SBA 504 Loans

SBA 504 Loan Specialist in West Palm Beach, FL

SBA 504 Loans Explained

The 504 is a small business mortgage loan program for an "owner occupied" business real estate with a 2-loan structure that includes a first mortgage that can be fixed or adjustable and a 20- or 25-year fixed rate 2nd mortgage.

The first mortgage is a traditional bank loan without an SBA guaranty, but the 2nd mortgage is 100% guaranteed by the SBA and what makes the program attractive for lenders, because it substantially reduces the risk for the lender while allowing the borrower to put less down with the possibility of getting a fully fixed first and second mortgage for 25 years.

504 loans can be used for buying commercial real estate, financing improvements within that real estate and purchasing large equipment in 
West Palm Beach, Tampa, Orlando, and anywhere else in Florida or Nationwide.

  • Low down payment (typically 10%) conserves your cash

  • Fixed or floating interest rates available

  • Loan amounts up to $15 million             

         we can fund larger projects with our combination debt financing solutions                     

Typical Uses of the SBA 504 Loan

  • The Purchase of a Building, Land and Improvements
  • Renovation, Remodeling, Modernization or Conversion of Existing Facilities
  • Construction of a New Building
  • The Purchase of "Build to Suit" Facilities
  • The Purchase of New (Long-Term) Machinery & Equipment with useful life greater than 10 years


 Experienced SBA 504 Loan Specialist in West Palm Beach, FL

An SBA 504 loan is a small-business loan funded by Certified Development Companies and third-party lenders and backed by the U.S. Small Business Administration. These loans are designed to promote business growth and job creation through the purchase or upgrade of major fixed assets.

These loans can be used to buy land, real estate, equipment, machinery, furniture or fixtures. They can also be used to build or upgrade facilities, including utilities, streets or parking lots. In specific cases, you can also use a 504 loan to refinance debt or change ownership in your business.

How do SBA 504 loans work?

504 loans come from three different sources:

A Third-Party Lender
This is typically a bank or credit union.

A Certified Development Company (CDC)
CDCs are SBA-certified organizations that support economic development in their communities.

The Borrower
This is the small-business owner taking out the loan.
In most cases, the third-party lender provides 50% of the loan, the CDC provides 40% and the borrower provides 10% in the form of a down payment, sometimes called an equity injection. The loan structure may change, however, based on certain circumstances.

The SBA, considers a new business any company in operation for less than two years. 

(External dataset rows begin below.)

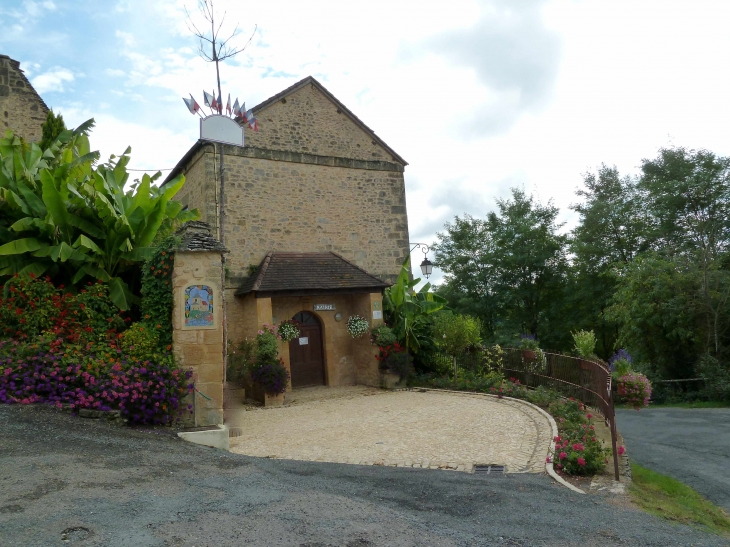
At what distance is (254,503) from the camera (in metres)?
4.78

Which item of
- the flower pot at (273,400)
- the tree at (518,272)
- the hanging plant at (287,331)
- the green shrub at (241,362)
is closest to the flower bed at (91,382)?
the flower pot at (273,400)

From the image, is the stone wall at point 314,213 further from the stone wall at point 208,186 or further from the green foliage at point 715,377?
the green foliage at point 715,377

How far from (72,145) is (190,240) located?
14.0 ft

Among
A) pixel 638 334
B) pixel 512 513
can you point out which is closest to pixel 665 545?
pixel 512 513

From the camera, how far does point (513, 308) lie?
1099 inches

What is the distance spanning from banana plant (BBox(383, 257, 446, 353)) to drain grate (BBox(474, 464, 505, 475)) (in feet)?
23.4

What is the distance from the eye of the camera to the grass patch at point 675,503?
5.66m

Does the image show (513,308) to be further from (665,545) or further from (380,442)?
(665,545)

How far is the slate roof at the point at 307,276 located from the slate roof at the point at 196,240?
4.14 meters

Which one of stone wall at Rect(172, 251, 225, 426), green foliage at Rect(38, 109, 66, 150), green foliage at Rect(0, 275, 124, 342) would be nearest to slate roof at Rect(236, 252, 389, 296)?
green foliage at Rect(0, 275, 124, 342)

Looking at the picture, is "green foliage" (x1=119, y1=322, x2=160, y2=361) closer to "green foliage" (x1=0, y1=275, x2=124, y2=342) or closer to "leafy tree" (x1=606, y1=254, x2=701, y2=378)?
"green foliage" (x1=0, y1=275, x2=124, y2=342)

A limited or special purpose property, is a property with "a unique physical design, special construction materials or a layout that restricts its utility to the use for which it was built." Examples include bowling alleys, farms, gas stations, hotels, theaters, wineries, and others.

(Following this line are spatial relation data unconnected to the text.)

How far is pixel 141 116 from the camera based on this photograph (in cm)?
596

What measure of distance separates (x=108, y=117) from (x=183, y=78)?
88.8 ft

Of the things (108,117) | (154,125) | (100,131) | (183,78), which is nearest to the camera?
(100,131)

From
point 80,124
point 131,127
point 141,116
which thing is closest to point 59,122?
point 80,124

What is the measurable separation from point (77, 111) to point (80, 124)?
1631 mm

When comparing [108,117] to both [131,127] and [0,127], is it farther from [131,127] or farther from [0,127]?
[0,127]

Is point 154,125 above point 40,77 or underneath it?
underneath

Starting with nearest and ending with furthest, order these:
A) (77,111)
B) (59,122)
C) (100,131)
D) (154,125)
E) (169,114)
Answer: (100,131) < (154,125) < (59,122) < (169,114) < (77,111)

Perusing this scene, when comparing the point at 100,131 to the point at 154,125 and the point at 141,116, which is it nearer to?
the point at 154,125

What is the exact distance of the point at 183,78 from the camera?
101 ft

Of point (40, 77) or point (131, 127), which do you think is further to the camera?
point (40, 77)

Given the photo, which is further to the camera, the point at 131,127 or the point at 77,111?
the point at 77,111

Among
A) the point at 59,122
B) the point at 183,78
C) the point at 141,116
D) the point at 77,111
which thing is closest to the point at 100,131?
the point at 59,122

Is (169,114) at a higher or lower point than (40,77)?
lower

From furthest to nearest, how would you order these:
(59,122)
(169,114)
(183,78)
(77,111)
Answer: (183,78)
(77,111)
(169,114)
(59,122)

Regardless of the specific structure, the SBA provides a
100% guarantee on the CDC portion of all 504 loans.

SBA 504 loan features

SBA 504 loans offer long-term, fixed-rate financing of up to $5 million (up to $5.5 million for select projects).
Your loan amount, interest rates and repayment terms will vary based on your in
dividual business, as well as your CDC and bank.

Loan Amount
$25,000 to $5 million. Energy public policy projects and small manufacturers may be eligible for up to $5.5 million.

Repayment terms
10, 20 or 25 years, based on the remaining useful life of the property being financed

Interest Rates
Rates are tied to the 10-year U.S. Treasury notes and are typically around 5% to 7% of the amount financed.

Collateral
The equipment or property being financed serves as collateral. In some cases, borrowers may be asked to provide additional collateral

Fees
Fees typically include SBA, CDC and bank or credit union fees, which vary. These fees are included in the total loan amount, so a business owner's only upfront cost is the 10% down payment.

Funding Speed
Varies, but generally ranges between 30 and 90 days.